## BEGIN TEXT SEGMENT

The impact of climate change on those it hits first, and hardest, is gently yet starkly illustrated in the story of Virginio and his wife Sisa, played by real-life Quechua couple Calcina and Quispe. The pair are non-professional actors whom first-time director Alejandro Loayza Grisi discovered while scouting for locations in the Bolivian highlands, some 12,000 feet above sea level. There, Virginio occupies himself with the lonely job of shepherding llamas across the remote altiplano. 

Far from the political upheavals, coups d’états and the US-backed interventionism that have blighted the landlocked South American country for decades, the epically widescreen film opens with a shot of a vast, arid landscape that could be something out of Dune, if not for the occasional shock of hot pink from the llamas’ identifying ear tags. It’s best enjoyed on a screen so big you’ll move your head reading the subtitles.

## END TEXT SEGMENT

• [INSTRUCTION A]: According to the film review, what keeps the opening landscape shot from looking like something out of Dune?

## BEGIN EXERCISE INPUTS

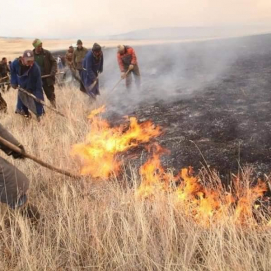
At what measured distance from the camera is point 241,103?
7.08 metres

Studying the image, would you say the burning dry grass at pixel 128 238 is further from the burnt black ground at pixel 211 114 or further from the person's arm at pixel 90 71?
the person's arm at pixel 90 71

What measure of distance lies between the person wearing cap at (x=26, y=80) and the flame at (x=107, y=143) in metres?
1.34

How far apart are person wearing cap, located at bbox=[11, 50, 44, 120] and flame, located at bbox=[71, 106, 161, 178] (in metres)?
1.34

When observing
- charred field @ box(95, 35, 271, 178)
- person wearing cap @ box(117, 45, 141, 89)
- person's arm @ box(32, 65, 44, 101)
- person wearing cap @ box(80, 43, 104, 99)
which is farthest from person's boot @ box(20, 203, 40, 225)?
person wearing cap @ box(117, 45, 141, 89)

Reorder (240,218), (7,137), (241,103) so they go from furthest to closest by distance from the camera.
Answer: (241,103), (7,137), (240,218)

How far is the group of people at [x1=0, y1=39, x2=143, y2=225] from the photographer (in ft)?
9.67

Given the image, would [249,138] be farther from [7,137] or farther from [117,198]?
[7,137]

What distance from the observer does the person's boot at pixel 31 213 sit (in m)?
3.03

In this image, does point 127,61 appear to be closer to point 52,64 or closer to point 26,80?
point 52,64

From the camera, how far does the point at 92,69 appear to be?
916 centimetres

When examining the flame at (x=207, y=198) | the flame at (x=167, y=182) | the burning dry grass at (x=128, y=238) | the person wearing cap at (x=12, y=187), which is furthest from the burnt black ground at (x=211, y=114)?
the person wearing cap at (x=12, y=187)

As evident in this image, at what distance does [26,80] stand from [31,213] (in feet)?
14.4

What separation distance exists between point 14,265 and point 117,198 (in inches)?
45.6

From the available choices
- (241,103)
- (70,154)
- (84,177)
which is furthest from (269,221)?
(241,103)
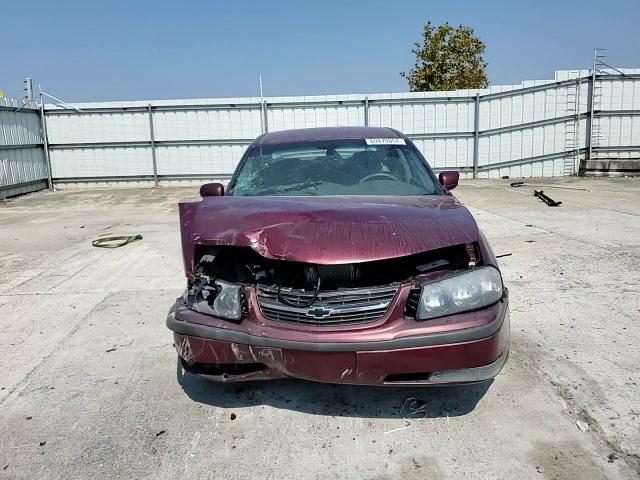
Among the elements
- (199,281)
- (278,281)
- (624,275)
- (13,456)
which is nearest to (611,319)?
(624,275)

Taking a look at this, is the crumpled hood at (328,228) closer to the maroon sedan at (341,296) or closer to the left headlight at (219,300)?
the maroon sedan at (341,296)

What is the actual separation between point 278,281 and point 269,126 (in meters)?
13.4

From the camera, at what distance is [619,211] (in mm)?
8859

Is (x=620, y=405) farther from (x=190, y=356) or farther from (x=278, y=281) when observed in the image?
(x=190, y=356)

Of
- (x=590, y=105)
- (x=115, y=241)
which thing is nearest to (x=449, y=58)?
(x=590, y=105)

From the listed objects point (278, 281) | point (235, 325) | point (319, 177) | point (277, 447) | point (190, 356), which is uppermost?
point (319, 177)

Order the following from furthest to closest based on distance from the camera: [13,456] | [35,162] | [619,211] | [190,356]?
[35,162], [619,211], [190,356], [13,456]

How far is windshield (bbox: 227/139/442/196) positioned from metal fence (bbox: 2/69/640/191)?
11.4m

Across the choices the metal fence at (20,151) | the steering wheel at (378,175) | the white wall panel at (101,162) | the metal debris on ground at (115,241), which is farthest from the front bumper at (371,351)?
the white wall panel at (101,162)

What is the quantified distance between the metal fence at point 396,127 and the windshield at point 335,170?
1143cm

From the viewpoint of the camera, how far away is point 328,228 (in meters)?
2.49

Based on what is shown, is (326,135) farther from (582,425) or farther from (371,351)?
(582,425)

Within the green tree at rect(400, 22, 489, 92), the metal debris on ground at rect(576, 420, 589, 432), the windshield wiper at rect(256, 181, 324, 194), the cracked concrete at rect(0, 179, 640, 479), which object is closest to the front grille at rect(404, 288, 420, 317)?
the cracked concrete at rect(0, 179, 640, 479)

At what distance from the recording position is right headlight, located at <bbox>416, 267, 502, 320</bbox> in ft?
7.55
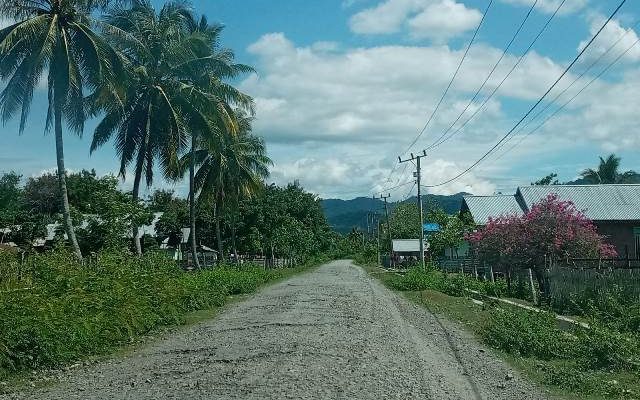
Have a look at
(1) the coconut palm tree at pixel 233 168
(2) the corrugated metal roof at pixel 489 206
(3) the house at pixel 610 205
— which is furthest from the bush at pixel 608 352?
(2) the corrugated metal roof at pixel 489 206

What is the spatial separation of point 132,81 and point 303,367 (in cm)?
1999

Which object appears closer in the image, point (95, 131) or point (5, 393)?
point (5, 393)

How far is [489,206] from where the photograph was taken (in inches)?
2077

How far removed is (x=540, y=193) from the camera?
170 ft

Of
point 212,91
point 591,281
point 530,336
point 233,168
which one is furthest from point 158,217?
point 530,336

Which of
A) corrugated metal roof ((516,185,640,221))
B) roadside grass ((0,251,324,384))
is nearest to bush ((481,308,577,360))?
roadside grass ((0,251,324,384))

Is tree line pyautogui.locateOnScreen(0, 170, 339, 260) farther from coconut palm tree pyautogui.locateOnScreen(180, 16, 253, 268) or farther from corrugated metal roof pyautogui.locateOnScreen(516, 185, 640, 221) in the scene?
corrugated metal roof pyautogui.locateOnScreen(516, 185, 640, 221)

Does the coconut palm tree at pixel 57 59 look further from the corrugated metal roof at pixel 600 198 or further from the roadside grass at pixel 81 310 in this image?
the corrugated metal roof at pixel 600 198

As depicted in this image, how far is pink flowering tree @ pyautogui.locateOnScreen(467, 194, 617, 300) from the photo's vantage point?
86.3 ft

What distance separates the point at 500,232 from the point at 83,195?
39.6m

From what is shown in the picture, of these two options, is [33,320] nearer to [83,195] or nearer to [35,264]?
[35,264]

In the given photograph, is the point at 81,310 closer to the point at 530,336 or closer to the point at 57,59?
the point at 530,336

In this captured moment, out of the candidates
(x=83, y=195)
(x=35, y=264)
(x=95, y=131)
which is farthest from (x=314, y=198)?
(x=35, y=264)

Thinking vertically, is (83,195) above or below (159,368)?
above
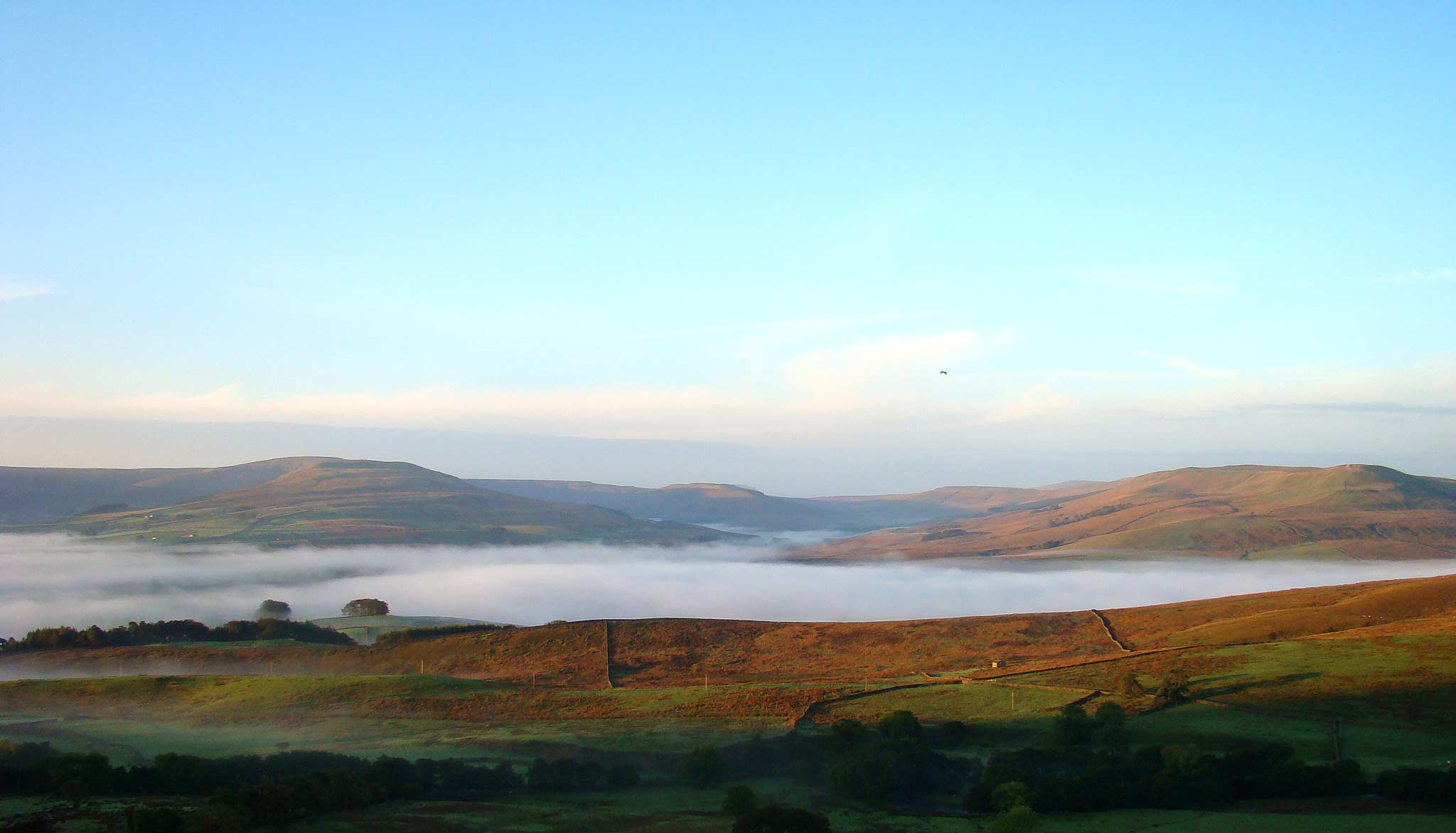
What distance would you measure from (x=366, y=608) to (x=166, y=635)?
36.8 meters

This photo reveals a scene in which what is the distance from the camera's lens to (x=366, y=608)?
12381 centimetres

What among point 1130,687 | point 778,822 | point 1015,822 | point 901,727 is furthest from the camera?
point 1130,687

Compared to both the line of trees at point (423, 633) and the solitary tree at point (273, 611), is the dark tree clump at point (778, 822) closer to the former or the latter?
the line of trees at point (423, 633)

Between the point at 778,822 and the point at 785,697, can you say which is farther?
the point at 785,697

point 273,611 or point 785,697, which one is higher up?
point 785,697

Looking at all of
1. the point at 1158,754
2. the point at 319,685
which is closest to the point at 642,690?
the point at 319,685

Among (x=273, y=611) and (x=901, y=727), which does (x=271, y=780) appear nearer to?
(x=901, y=727)

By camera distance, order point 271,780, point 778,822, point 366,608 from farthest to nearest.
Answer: point 366,608 < point 271,780 < point 778,822

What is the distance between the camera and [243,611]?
133500 millimetres

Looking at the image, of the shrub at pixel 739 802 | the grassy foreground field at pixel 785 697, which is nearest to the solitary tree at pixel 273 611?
the grassy foreground field at pixel 785 697

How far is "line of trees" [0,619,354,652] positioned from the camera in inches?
3280

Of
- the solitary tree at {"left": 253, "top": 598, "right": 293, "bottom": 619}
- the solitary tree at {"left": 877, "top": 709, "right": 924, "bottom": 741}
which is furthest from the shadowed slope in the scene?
the solitary tree at {"left": 253, "top": 598, "right": 293, "bottom": 619}

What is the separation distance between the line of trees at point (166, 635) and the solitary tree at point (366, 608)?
25109 mm

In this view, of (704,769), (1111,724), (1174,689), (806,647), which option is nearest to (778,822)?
(704,769)
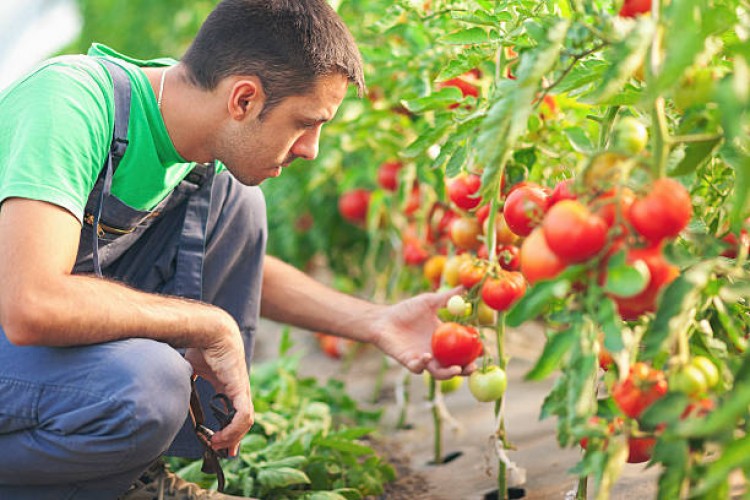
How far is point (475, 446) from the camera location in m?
2.35

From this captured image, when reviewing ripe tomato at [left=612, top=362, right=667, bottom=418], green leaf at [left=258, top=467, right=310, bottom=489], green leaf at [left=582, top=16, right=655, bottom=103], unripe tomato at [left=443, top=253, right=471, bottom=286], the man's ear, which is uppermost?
green leaf at [left=582, top=16, right=655, bottom=103]

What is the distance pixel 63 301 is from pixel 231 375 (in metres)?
0.37

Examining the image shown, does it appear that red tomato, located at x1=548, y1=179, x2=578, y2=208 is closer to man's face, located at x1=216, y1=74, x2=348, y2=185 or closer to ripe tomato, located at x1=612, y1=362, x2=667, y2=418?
ripe tomato, located at x1=612, y1=362, x2=667, y2=418

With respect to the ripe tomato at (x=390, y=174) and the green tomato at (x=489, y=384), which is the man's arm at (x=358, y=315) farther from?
the ripe tomato at (x=390, y=174)

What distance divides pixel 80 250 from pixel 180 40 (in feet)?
14.5

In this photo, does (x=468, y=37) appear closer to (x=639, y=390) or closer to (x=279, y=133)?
(x=279, y=133)

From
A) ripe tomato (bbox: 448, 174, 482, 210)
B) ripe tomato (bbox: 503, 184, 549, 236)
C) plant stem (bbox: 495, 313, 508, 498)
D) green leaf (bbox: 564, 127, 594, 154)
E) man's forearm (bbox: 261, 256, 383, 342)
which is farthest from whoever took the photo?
man's forearm (bbox: 261, 256, 383, 342)

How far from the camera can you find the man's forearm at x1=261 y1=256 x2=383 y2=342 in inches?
83.1

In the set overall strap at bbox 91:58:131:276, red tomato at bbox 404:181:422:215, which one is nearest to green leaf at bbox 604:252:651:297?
overall strap at bbox 91:58:131:276

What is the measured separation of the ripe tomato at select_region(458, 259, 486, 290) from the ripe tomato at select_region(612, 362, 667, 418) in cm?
66

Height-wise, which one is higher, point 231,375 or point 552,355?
point 552,355

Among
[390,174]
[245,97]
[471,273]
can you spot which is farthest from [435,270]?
[245,97]

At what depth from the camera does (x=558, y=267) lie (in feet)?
3.57

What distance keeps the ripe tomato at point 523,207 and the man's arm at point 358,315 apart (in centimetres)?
48
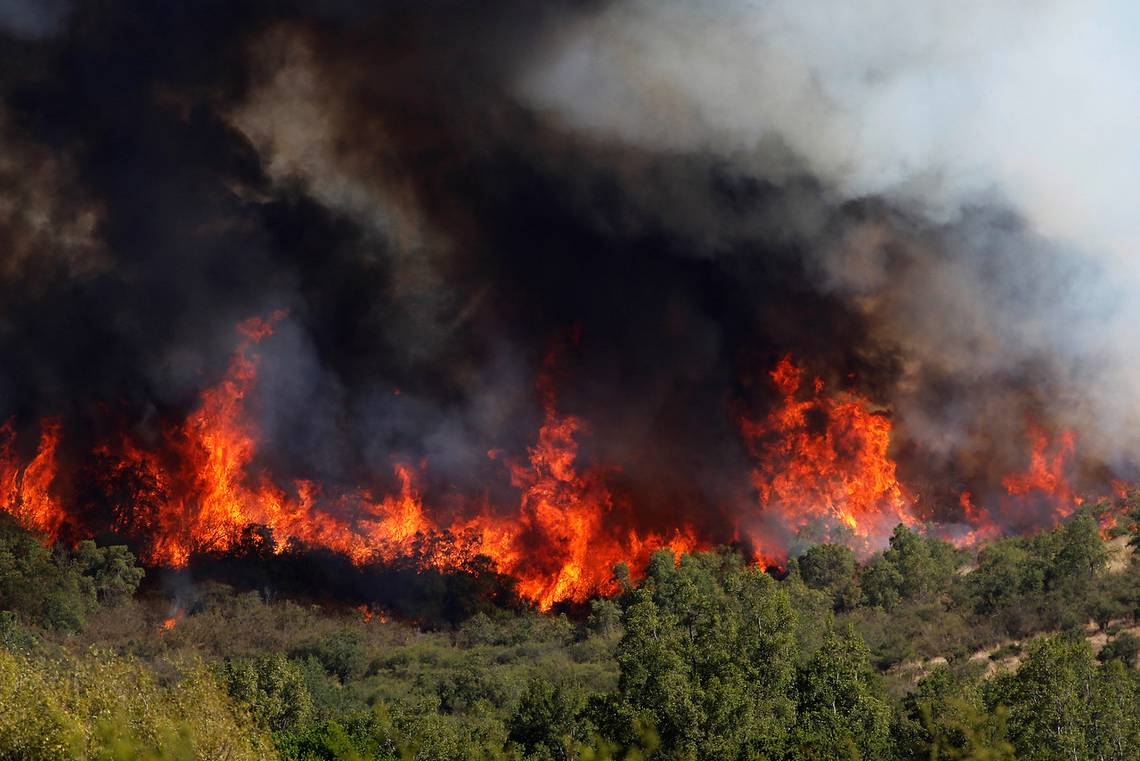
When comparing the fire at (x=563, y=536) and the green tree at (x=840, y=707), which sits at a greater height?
the fire at (x=563, y=536)

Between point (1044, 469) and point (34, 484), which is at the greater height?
point (1044, 469)

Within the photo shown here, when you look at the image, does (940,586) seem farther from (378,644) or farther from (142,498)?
(142,498)

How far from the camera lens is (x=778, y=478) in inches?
4200

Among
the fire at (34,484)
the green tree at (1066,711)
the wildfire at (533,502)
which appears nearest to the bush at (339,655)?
the wildfire at (533,502)

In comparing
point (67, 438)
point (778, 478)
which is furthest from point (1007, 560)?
point (67, 438)

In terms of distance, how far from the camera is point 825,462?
350 feet

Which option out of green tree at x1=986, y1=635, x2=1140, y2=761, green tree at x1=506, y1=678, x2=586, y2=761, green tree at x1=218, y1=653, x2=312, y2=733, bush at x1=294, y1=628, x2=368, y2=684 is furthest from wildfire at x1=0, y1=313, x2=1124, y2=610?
green tree at x1=986, y1=635, x2=1140, y2=761

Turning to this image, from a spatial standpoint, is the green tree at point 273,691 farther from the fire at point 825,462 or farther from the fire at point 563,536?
the fire at point 825,462

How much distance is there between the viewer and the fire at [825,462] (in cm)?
10419

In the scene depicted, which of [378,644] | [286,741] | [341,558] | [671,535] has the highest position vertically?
[671,535]

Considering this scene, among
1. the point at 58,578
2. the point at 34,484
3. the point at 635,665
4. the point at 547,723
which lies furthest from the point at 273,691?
the point at 34,484

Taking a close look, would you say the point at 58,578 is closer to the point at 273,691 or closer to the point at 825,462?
the point at 273,691

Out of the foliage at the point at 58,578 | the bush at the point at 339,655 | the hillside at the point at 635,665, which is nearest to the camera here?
the hillside at the point at 635,665

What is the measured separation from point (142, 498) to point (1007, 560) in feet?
221
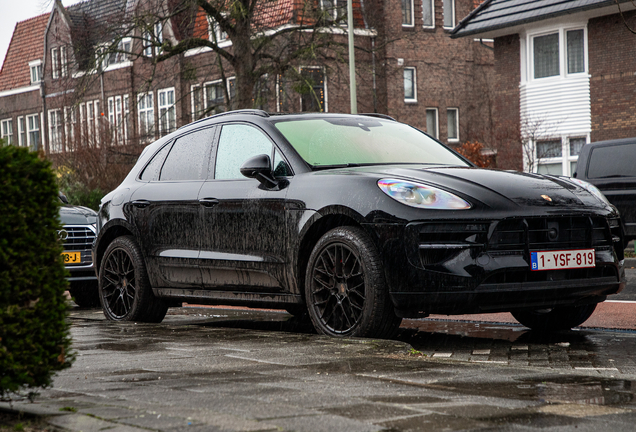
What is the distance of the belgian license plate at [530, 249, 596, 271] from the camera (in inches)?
252

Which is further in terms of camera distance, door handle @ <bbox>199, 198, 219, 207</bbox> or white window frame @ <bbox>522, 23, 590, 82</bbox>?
white window frame @ <bbox>522, 23, 590, 82</bbox>

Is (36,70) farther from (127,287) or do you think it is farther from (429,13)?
(127,287)

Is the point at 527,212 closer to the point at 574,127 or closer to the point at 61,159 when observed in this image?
the point at 574,127

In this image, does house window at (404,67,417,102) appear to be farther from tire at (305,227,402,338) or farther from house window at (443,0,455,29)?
tire at (305,227,402,338)

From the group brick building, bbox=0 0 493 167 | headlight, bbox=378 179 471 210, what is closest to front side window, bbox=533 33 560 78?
brick building, bbox=0 0 493 167

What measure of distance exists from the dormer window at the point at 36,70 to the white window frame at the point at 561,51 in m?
36.4

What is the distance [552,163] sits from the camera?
96.1ft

## END EXERCISE INPUTS

• [INSTRUCTION B]: Print the rows from the line with "What is the measured separation from" through the end of the rows, leaving out the pictures.

• [EXERCISE SOLUTION A]: The llamas' identifying ear tags add an occasional shock of hot pink to the vast, arid landscape. Without that, the shot could pass for something out of Dune.

• [EXERCISE SOLUTION B]:
What is the measured separation from point (142, 498) to point (1007, 560) in feet?
221
What is the distance of the belgian license plate at [530, 249, 596, 271] from the camera (in inches)?
252

Which is further in terms of camera distance, door handle @ <bbox>199, 198, 219, 207</bbox> or white window frame @ <bbox>522, 23, 590, 82</bbox>?
white window frame @ <bbox>522, 23, 590, 82</bbox>

Is (36,70) farther from (127,287) or do you think it is farther from (429,13)?
(127,287)

Is the point at 527,212 closer to the point at 574,127 or closer to the point at 61,159 when observed in this image?
the point at 574,127

In this image, does house window at (404,67,417,102) appear to be farther from tire at (305,227,402,338) or farther from house window at (443,0,455,29)?
tire at (305,227,402,338)

From the group brick building, bbox=0 0 493 167 | headlight, bbox=378 179 471 210, what is closest to front side window, bbox=533 33 560 78?
brick building, bbox=0 0 493 167

What measure of distance exists from the dormer window at the point at 36,70 to the white window frame at the point at 561,51 in m?
36.4

What is the distance [552,163] sits from the camera?
96.1ft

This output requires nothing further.